Document segment:
┄┄┄┄┄┄┄┄┄┄
GPS III Sources Sought?

August 13, 2014  - By 0 Comments
Artist's rendering of GPS III satellite (courtesy of Lockheed Martin).

Artist’s rendering of GPS III satellite (courtesy of Lockheed Martin).

So, there I was, sipping a cold green tea in the shade on my back deck in the beautiful foothills of the Rocky Mountains in early June, when the phone began to ring off the hook. Upon answering, I was hit with a barrage of questions. Have you seen the GPS III Sources Sought? What should we do? Do you have any advice? Should we respond? But by far the question I thought expressed most everyone’s initial reaction of incredulity was “Are these guys serious?” For frankly this Sources Sought does contain a bit of a giggle factor.

The questions continued and the phone rang all week. Officially the Sources Sought being referenced is the GPS III Space Vehicles Production Readiness Solicitation Number: FA8807-14-R-0008. Prepared or not prepared by, take your pick, the space acquisition folks at SMC (USAF, Space and Missile Systems Center), and it has caused quite a stir in the PNT (position, navigation and timing) industry.
┄┄┄┄┄┄┄┄┄┄
Dataset excerpts:
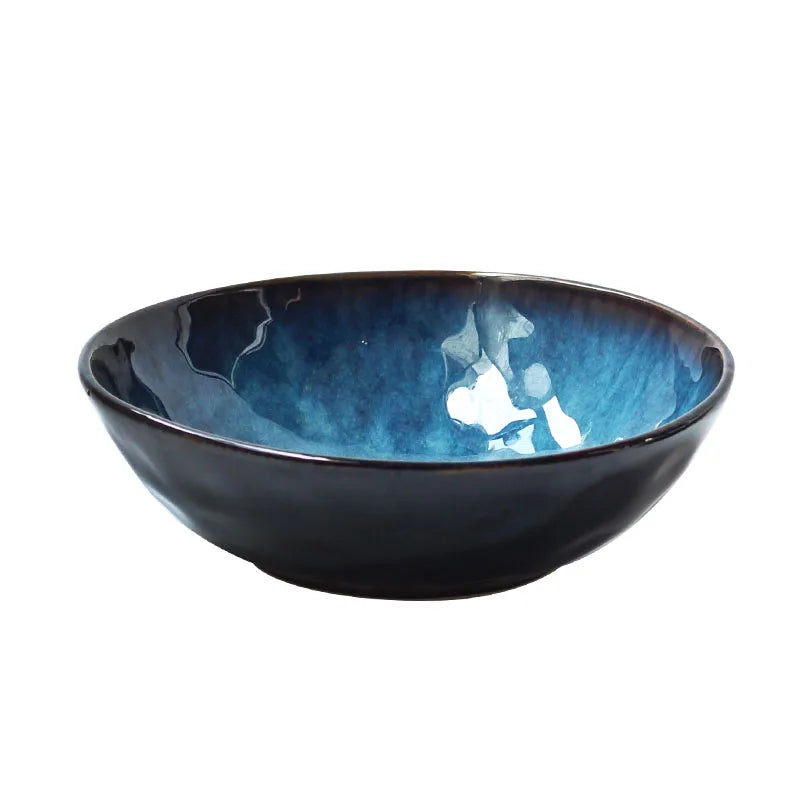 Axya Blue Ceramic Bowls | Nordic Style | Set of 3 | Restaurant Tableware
┄┄┄┄┄┄┄┄┄┄
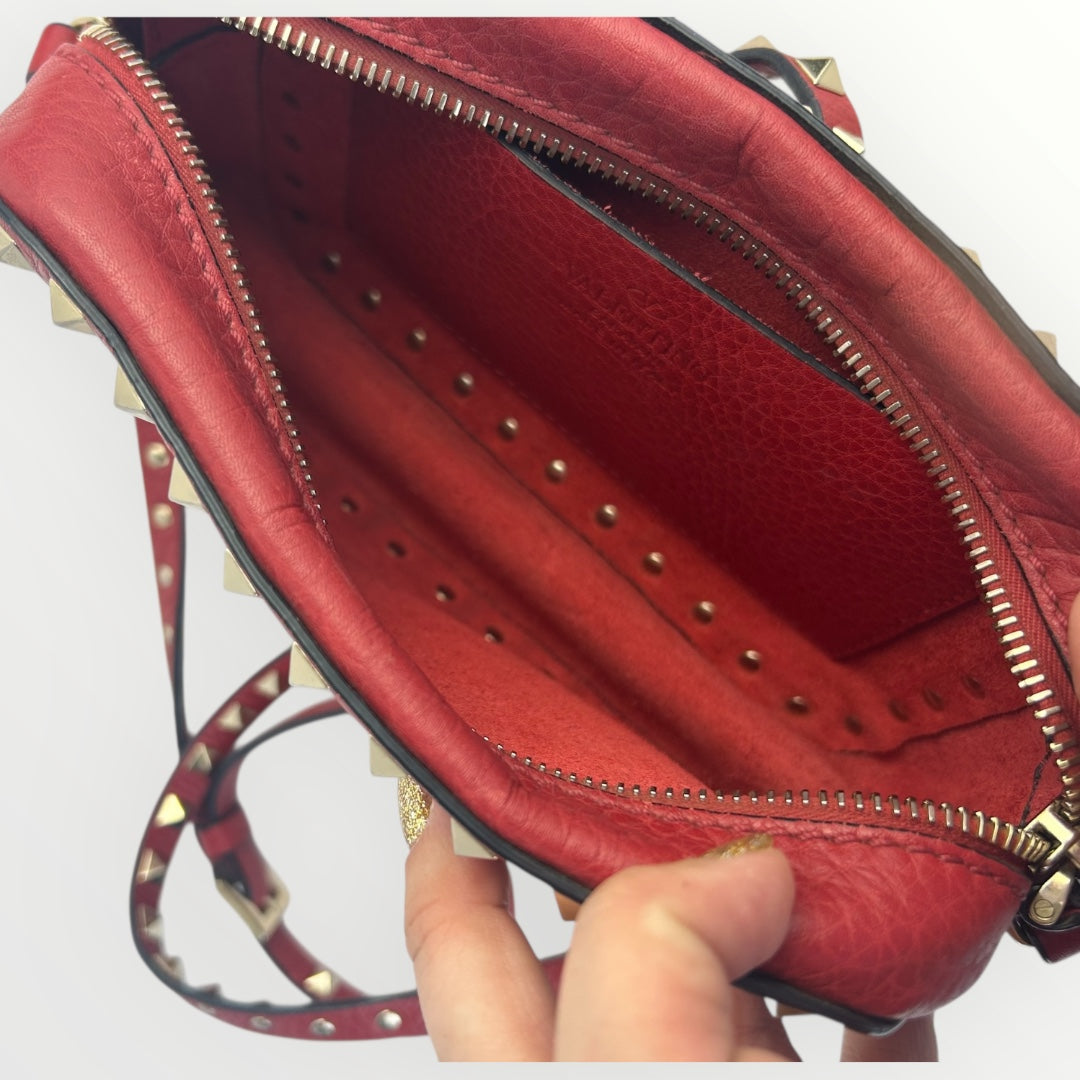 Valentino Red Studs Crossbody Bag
┄┄┄┄┄┄┄┄┄┄
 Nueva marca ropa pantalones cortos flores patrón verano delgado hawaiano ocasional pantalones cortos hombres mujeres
┄┄┄┄┄┄┄┄┄┄
Tasks to carry out:
A - Translate this sentence from the GPS III article into Spanish: "The questions continued and the phone rang all week."
B - Update the GPS III article by rewriting everything from "Artist’s rendering of" down to "a giggle factor." with "Sources Sought" changed to "Request for Information".

Solutions by task:
A - Las preguntas continuaron y el teléfono sonó toda la semana.

B -
Artist’s rendering of GPS III satellite (courtesy of Lockheed Martin).

So, there I was, sipping a cold green tea in the shade on my back deck in the beautiful foothills of the Rocky Mountains in early June, when the phone began to ring off the hook. Upon answering, I was hit with a barrage of questions. Have you seen the GPS III Request for Information? What should we do? Do you have any advice? Should we respond? But by far the question I thought expressed most everyone’s initial reaction of incredulity was “Are these guys serious?” For frankly this Request for Information does contain a bit of a giggle factor.